Mining Weekly - Uranium market to stay tight until 2012, maybe beyond - Rio Tinto By: Matthew Hill published: 22 May 07 - 10:50  

The global uranium market was expected to remain tight for at least another five years, and maybe more, diversified mining giant Rio Tinto said on Monday. “The market is likely to be tight to 2012, and potentially beyond,” Rio Tinto energy CE Preston Chiaro said in a presentation posted to the company’s website, citing the World Nuclear Association.

This was as companies scrambled to find uranium resources and bring them into production, in order to take advantage of the record spot prices that the nuclear fuel was fetching. The uranium spot price reached $120/lb in May, many times higher than the average spot price in 2004 of less than $20/lb.

Gold majors in South Africa were eyeing opportunities in their yellowcake-containing slimes dams and mine dumps, with AngloGold Ashanti, Gold Fields and Harmony all discussing their uranium plans in the March quarter results announcements.

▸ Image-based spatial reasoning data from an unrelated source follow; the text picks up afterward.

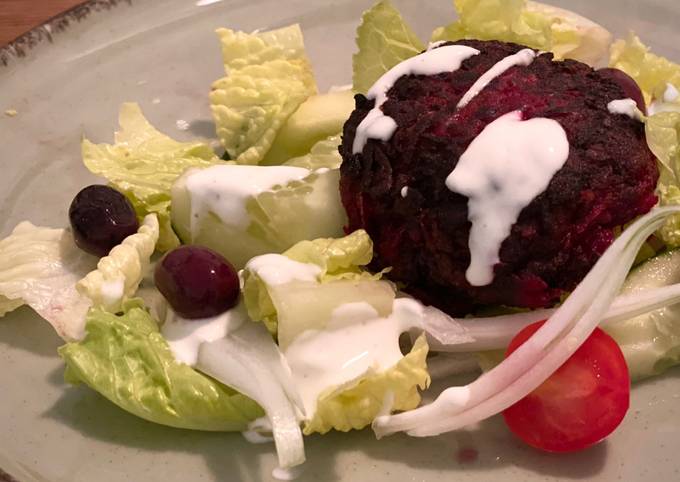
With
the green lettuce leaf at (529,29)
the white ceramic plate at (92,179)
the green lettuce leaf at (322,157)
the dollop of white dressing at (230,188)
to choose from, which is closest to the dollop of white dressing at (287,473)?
the white ceramic plate at (92,179)

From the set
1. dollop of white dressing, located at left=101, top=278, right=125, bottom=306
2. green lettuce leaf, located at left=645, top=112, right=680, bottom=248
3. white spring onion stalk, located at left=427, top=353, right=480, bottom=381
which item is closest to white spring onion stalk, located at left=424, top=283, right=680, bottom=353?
white spring onion stalk, located at left=427, top=353, right=480, bottom=381

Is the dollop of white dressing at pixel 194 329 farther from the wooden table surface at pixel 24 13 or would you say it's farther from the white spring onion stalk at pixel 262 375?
the wooden table surface at pixel 24 13

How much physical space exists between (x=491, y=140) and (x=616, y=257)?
47cm

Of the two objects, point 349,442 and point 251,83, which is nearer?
point 349,442

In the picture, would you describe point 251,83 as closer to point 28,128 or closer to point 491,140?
point 28,128

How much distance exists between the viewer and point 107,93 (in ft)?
12.7

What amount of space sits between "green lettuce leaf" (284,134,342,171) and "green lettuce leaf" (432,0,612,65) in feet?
2.27

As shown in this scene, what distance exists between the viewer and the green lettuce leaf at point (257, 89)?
3.42 metres

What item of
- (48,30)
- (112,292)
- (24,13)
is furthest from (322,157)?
(24,13)

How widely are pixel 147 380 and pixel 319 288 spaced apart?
0.56m

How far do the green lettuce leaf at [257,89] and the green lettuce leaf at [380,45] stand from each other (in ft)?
0.91

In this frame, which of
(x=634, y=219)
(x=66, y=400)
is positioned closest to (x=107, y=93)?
(x=66, y=400)

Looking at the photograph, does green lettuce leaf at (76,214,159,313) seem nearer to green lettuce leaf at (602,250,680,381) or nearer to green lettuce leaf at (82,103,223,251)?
green lettuce leaf at (82,103,223,251)

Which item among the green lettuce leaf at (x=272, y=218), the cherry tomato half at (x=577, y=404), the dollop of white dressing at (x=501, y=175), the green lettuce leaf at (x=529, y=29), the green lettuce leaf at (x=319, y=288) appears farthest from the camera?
the green lettuce leaf at (x=529, y=29)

Meanwhile, on Monday, Canada-based Uranium One said that it was moving closer to yellowcake production at its Dominion mine in South Africa.

Chiaro said that Rio Tinto was busy with a project to extend the life-of-mine at its Rossing uranium mine, in Namibia, which began production in 1976. The extension cost a total of $112-million, and further extension potential was also being investigated. Rossing currently produces some 3 500 t of U3O8.